Might Hillary Stay Out?
Democrats have a pathetic bench. While the GOP can look at young and bright faces like Walker, Cruz, Rand, Rubio, Jindal, Martinez, Haley, and Pence, which Democrats besides Hillary have a realistic shot at winning the White House?
Elizabeth Warren is an Ivy-League leftist who has won precisely one election, in Massachusetts. She is almost as old as Hillary, and although, at only about $14 million, she is not nearly as rich as Mrs. William Jefferson Clinton, Warren still looks utterly disconnected from the vast majority of America.
Joe Biden? He is a walking gaffe machine whose principal political asset is that he seems utterly hapless and confused. Biden in the presidential debates would almost certainly make several absurd and damaging slips. America will be sick to death of Obama by 2016, and his principal stooge, Biden, will inherit all this national nausea.
Whom else can Democrats turn to as their champion? Jerry Brown is ancient, and he has held just about every elective office possible in California. He looks and acts just like a tired career politician born into a political dynasty. Andrew Cuomo is also a dynastic heir who offers nothing at all to the America outside the Northeast.
The reality for Democrats is that decades of playing safe, enforcing a sort of crushing ideological conformity, and avoiding real fights like the Mafia avoids public spats have left them with a limited number of potential nominees for the presidency.
Democrats need Hillary, but does she need them? Mrs. William Jefferson Clinton has always lusted for power, for wealth, and for influence – that is why she stayed in a loveless marriage to a despicable cad like Bill so long – but there is another aspect to this vain, shallow creature.
Hillary abhors personal risk. It was Bill, not Hillary, who ran for Congress, for Arkansas attorney general, and for governor in Arkansas. Hillary was safely perched in the Rose Law Firm, gaining money and position at minimal personal risk. Hillary has been involved as a candidate in only three contests: New York Senate race in 2000, New York Senate re-election in 2006, and the Democrat nomination race of 2008. She always picked the easiest, safest contests.
So in 2000, Hillary, an Illinois native and an Arkansas expatriate who had never really lived in New York, decided to run for office from this safest of Democrat strongholds. She was, of course, still first lady as well. She shoved aside a real New Yorker, Nita Lowery, and faced a relatively weak Rick Lazio in the general election.

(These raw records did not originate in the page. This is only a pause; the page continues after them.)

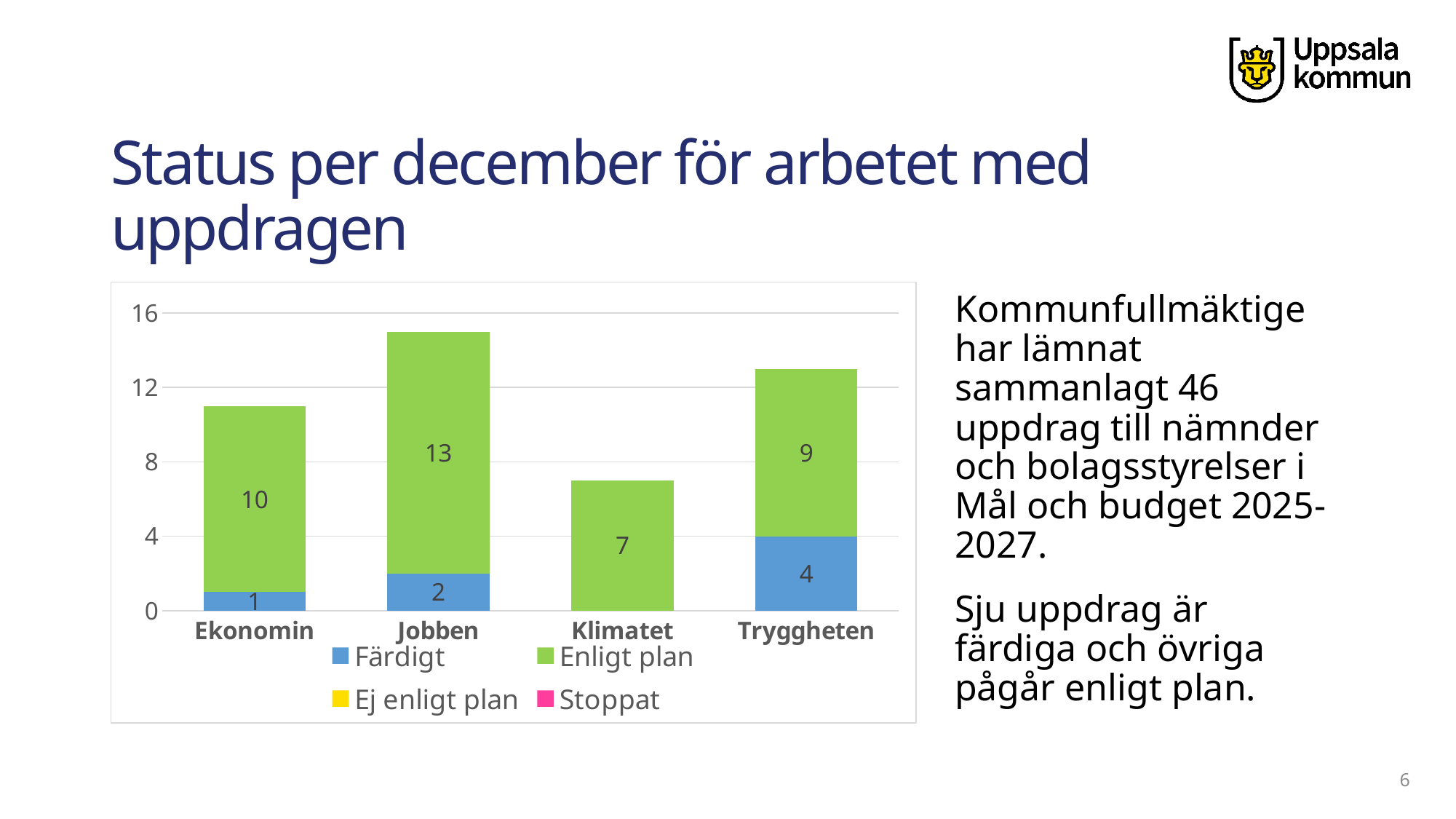
Which category has the lowest Enligt plan value? Klimatet What is the total of the stacked bar for Tryggheten? 13 Which is larger, the Färdigt value for Tryggheten or the Färdigt value for Jobben? Tryggheten How many categories are shown on the x axis? 4 What is the value of Enligt plan for Klimatet? 7 What is the value of Färdigt for Tryggheten? 4 How many series does the legend list? 4 What is the value of Enligt plan for Jobben? 13 What is the difference between the Enligt plan values for Jobben and Ekonomin? 3 What kind of chart is shown on the slide? Stacked bar chart Which category has the highest Enligt plan value? Jobben What is the total of the stacked bar for Ekonomin? 11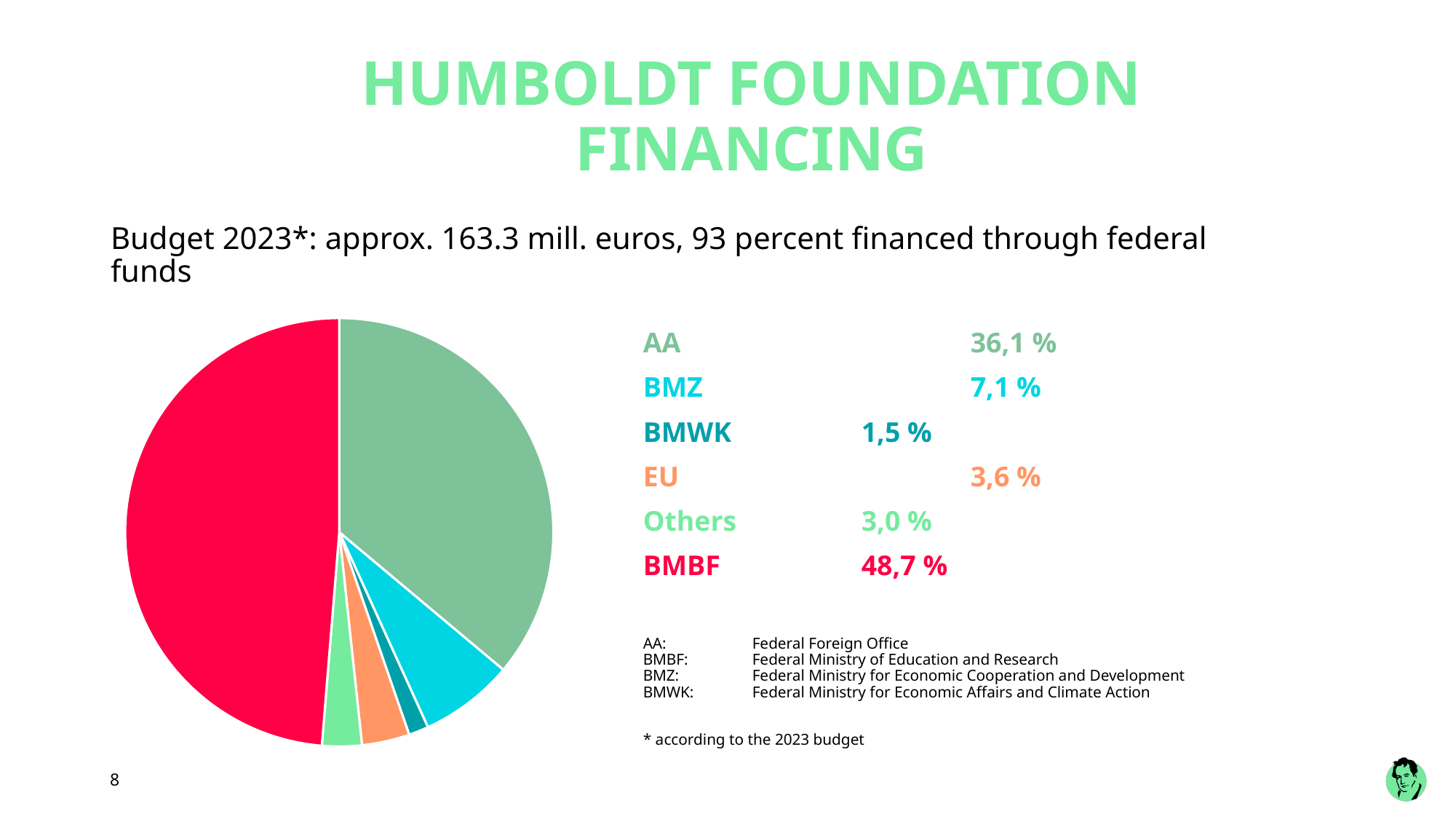
How many percentage points larger is the BMBF share than the AA share? 12,6 % Which is larger, the share for EU or the share for Others? EU What share of the financing comes from AA? 36,1 % What percentage is shown for EU? 3,6 % What type of chart is shown on the slide? Pie chart What is the difference between the BMZ share and the EU share? 3,5 % What percentage is shown for BMZ? 7,1 % What share of the Humboldt Foundation financing comes from BMBF? 48,7 % What colour is the BMBF slice of the pie chart? Red Which source has the smallest share of the financing? BMWK How many funding sources are shown in the pie chart? 6 Which source has the largest share of the financing? BMBF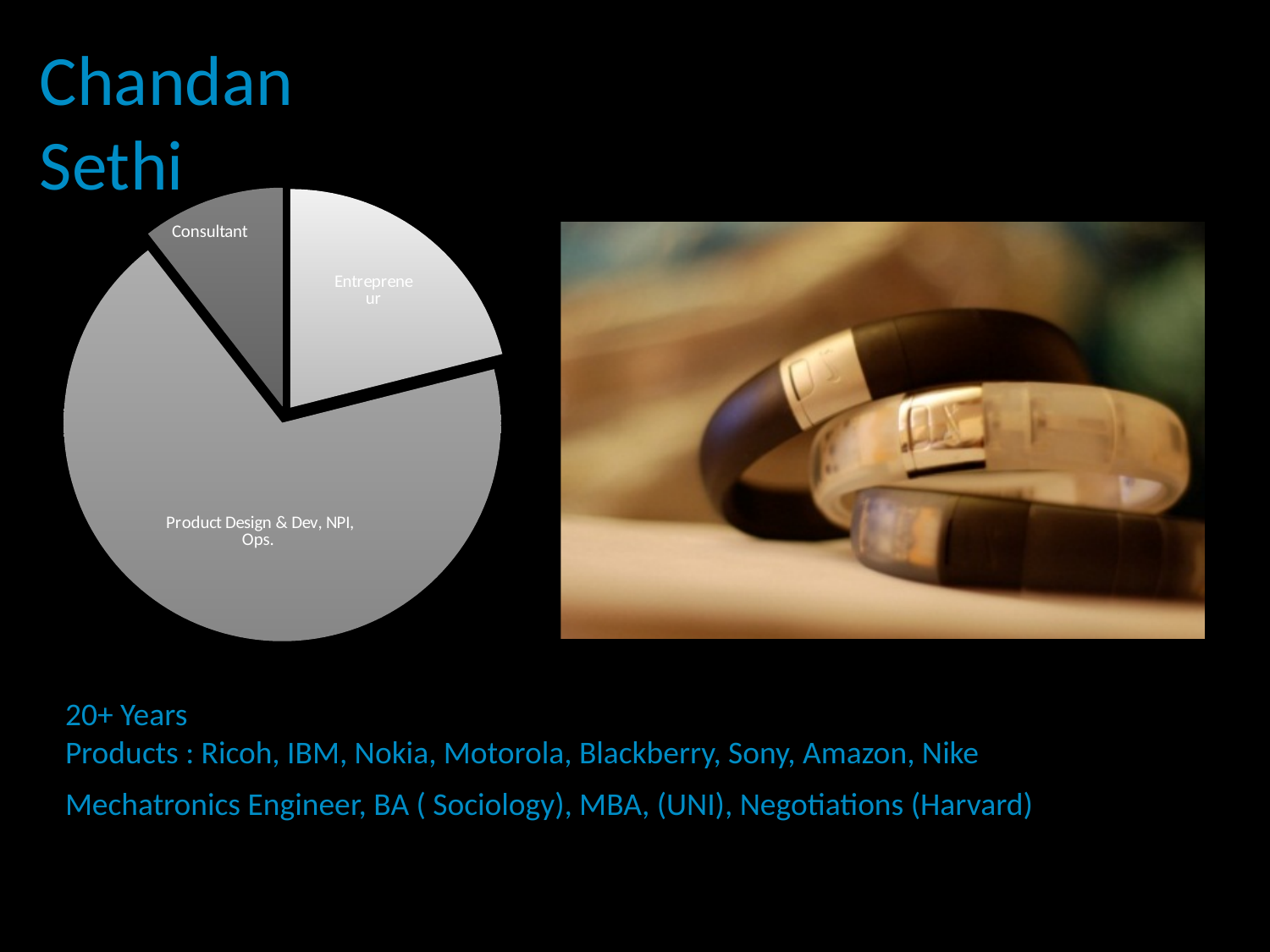
Which slice is larger in the pie chart, Entrepreneur or Consultant? Entrepreneur Does the Product Design & Dev, NPI, Ops. slice take up more or less than half of the pie chart? More Which slice of the pie chart is the largest? Product Design & Dev, NPI, Ops. What kind of chart is shown on the slide? Pie chart What are the labels of the three slices in the pie chart? Entrepreneur, Consultant, Product Design & Dev, NPI, Ops. Which slice of the pie chart is pulled out (exploded) from the rest of the pie? Entrepreneur Which slice is larger in the pie chart, Consultant or Product Design & Dev, NPI, Ops.? Product Design & Dev, NPI, Ops. Which slice is larger in the pie chart, Product Design & Dev, NPI, Ops. or Entrepreneur? Product Design & Dev, NPI, Ops. Which slice of the pie chart is the smallest? Consultant How many slices does the pie chart have? 3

And the 2006 midterm was a Democrat year, so Clinton faced no real battles for re-election to the Senate, either.
The 2008 presidential race was supposed to be her turn, but she hamstrung herself with a lame performance, against which not even all the powers of a past two-term president and all the fawning exposure the leftist media had given her could prevail.
Why might Hillary decide against running next year?
First, the country will be sicker of Obama than even in 2014, which means that she would have to run away from him to shake that unpopularity. There is no safe way for her to do that without potentially turning off millions of black voters, which would cost Democrats across the board in 2016.
Second, however tired folks are of Republicans, they are even more tired of Democrats. Not since FDR and the New Deal have Democrats been viewed so negatively by voters. At every level of government, state and congressional, except the White House, Democrats are a distinct minority.
Third, she will be almost 70 in 2016. She is as familiar to Americans as a tattered house slipper. Republicans will not say that; the camera, however, will. Appearances mean everything in American politics, and Hillary will be the most unappealing presidential nominee since William Howard Taft more than a century ago.
What this means is that Hillary may not choose to run in 2016. If she runs and fails, then her political life and all the easy money she gets from dull speeches could be over. Leftists like Hillary, of course, care only about themselves. They have no grand principles at all. So the only real question is this: can Hillary, personally, profit more from jumping into the 2016 presidential race or “magnanimously” stepping aside? Don’t be surprised if she decides that she is better off with the latter.